Girl Holds The Tooth In His Hand And His Mouth Open Showing A Ho

It’s amazing how significant a child’s tooth can be.

I remember so well the emergence of my five-year-old daughter’s first tooth. The cries of discomfort. The drooling. The chewing. The night wakings, all over again.

Then: the fascination, the excitement of watching the white tooth slowly cut through her pink gums. The proud smiles. The gaping at her in awe. The running of our fingers over top of her tooth, to feel that cool jagged edge.

We were ecstatic. She’s growing teeth! She’s a real human! Ow – she just bit my finger!

Fast forward five years, and into a brightly coloured children’s dentist office, which features a simulated treehouse in the waiting room, along with video games and a variety of toys and play areas.

We’re here for some dental work, and she’s playing happily, while waiting for her medication, the kind that will allow her to relax for the tooth removal, to kick in.

A while back, she had a pretty major fall, which had a serious impact on one front tooth, which has now become infected and will need to be taken out, according to her dentist.

We all agreed – the tooth needed to go. However, I didn’t realize how much that one tiny change would affect her entire appearance, and thrust her full-on into the category of “officially maturing kid,” and no longer “mommy’s third and final baby.”

It took about 20 minutes for the skilled and cheery dentist to remove her very first tooth, as she lay back and watched her beloved Bee Movie on the overhead screen.

Then, the small greying tooth was placed into a tiny plastic container, to be saved for the tooth fairy’s first visit later that night.
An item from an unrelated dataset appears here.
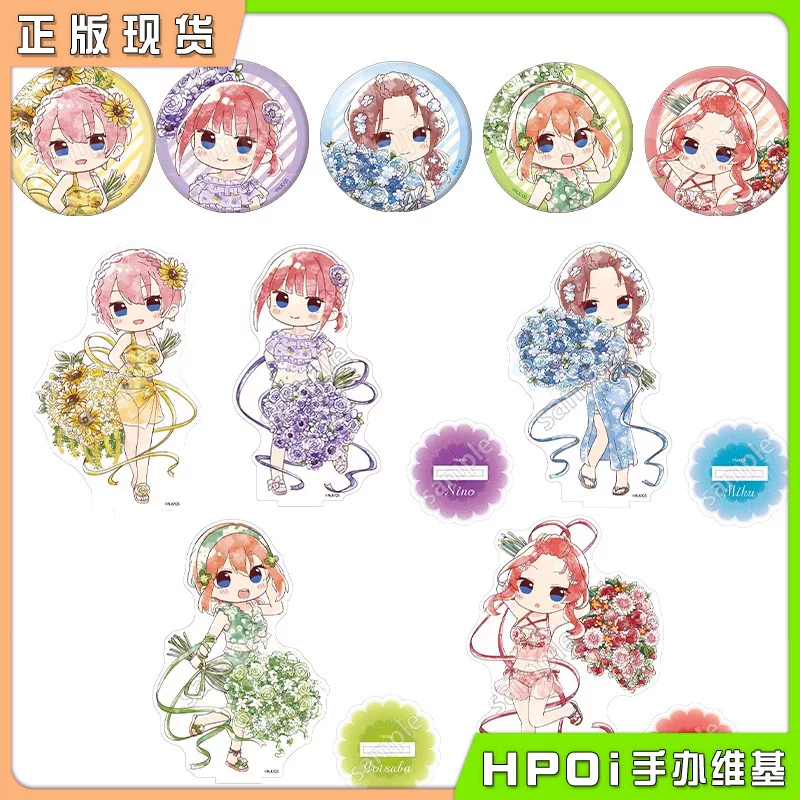GRANUP 五等分的新娘 夏日Ver. 徽章 吧唧 立牌 周边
I watched with concern as my daughter was raised from the reclining position, searching her eyes for signs of distress. There was none.

She was grinning, and in that gap-toothed grin, I could see it was happening. My baby, my third and final precious baby, was really growing up, and that gaping hole in her mouth was the evidence. It was fascinating and poignant, just as it had been to watch her first tooth emerge.

She beamed with excitement as she gripped the tiny container in her hand. “I can’t wait to show my friends!” she squealed as she got up from her chair.

Meanwhile, I couldn’t stop staring. She was my daughter, yet she was changed. Her missing tooth gave her a brand new look, and it tugged at my heart.

64_Chloe

The baby days, it seems, are really and truly over. She’s a five-and-a-half-year-old who is very tall for her age, and now has a gap in her mouth that gives her a remarkably mature appearance. And I daresay she knows it.

Now, she’s smiling more than ever. She came home from her first day back at school, reporting breathlessly that her best friend also had a “gap-toothed grin” (though her friend likely came by it naturally), and that everyone thought she looked “so different” now.

You sure do, I thought to myself, my mind flashing back to those early months of her life.

I’m sitting on the floor with her, at roughly five months old, and I’ve just fished a frozen teething ring from the freezer. I hand it to her and she gurgles and brings it to her mouth. Her eyes light up, seemingly in contentment, as she finds ice-cold relief.

Then I’m jolted back to the present. Walking down the street toward our house, her small hand ticked in mine, she asks excitedly: “Mommy? I’m going to go and put my tooth under my pillow as soon as we get home, OK?”

OK, I tell her, buoyed by her energy. We’ll do that.

As she saunters ahead of me, I realize my wistful moment has passed, and that she now possesses my favourite look yet. She’s growing up, no doubt about that, and I’m loving – and will continue to love – every minute of it.